Using SciTech Memory Profiler for Windows 8 Store Apps

By | June 8, 2013

Heading toward the app submission finish line with our new Windows 8 Store App I was wrapping up the remaining functional bugs and we had a moment to breath. Of course with that extra time I started to poke around at performance and asked about our expected usage. They didn’t have an idea so we pull some heavy usage tests out of thin air and threw them at the application. It buckled, taking just over a minute to start the main process after connecting to a server. The Visual Studio tools for profiling and performance analysis are awesome, but were grayed out for my application! I could only do CPU profiling using the build in performance wizard so I started looking elsewhere. Specifically it would not let me do the Visual Studio Performance Wizard for Implementation or Memory profiling. I downloaded every application that was recommended on StackOverflow but SciTech Memory Profiler was what did it for me.

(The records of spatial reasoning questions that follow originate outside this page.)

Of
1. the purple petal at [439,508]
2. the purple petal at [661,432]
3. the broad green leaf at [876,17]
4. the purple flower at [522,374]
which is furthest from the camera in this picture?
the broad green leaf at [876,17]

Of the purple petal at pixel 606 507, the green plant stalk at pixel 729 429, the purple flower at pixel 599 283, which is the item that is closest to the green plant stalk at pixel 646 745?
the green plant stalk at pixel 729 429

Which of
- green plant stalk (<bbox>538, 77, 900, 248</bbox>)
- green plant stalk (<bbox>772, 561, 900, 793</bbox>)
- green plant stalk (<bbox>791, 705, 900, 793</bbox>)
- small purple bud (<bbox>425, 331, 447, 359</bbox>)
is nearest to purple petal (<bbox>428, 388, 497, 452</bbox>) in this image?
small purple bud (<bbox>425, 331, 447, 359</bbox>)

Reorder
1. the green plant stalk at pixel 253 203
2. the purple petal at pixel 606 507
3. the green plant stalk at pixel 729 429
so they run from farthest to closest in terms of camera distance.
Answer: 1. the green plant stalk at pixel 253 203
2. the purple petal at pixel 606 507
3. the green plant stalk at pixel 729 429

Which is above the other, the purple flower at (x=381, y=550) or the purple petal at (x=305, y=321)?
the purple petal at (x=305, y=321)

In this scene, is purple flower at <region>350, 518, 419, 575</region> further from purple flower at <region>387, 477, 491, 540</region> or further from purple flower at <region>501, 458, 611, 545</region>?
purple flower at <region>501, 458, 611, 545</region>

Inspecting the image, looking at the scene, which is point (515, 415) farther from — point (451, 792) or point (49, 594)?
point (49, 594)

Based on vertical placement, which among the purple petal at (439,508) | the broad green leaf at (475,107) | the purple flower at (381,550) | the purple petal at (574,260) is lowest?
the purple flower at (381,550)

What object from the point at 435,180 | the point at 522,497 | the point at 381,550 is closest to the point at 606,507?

Installation was pretty simple, it integrated right into Visual Studio. I built my application and pulled it up on one window with the profiler on the other. I loved using the real-time profiling, watching the memory usage rise was fun, and disconcerting. I looked through the function calls, seeing where all my time was being used and it ended up being an inefficiency in how I spooled up a pool of WebViews. There was a still a lingering memory leak though, and after a few more hours of digging around I found out I made a very newbie mistake of not removing my event listeners, which prevented old pages from being garbage collected completely.

I could not get the build in Visual Studio tools to provide any of this functionality, so SciTech was a savior in that respect. One improvement I would like to see however is the ability to debug my application from within the Surface Simulator which I couldn’t figure out how to get working.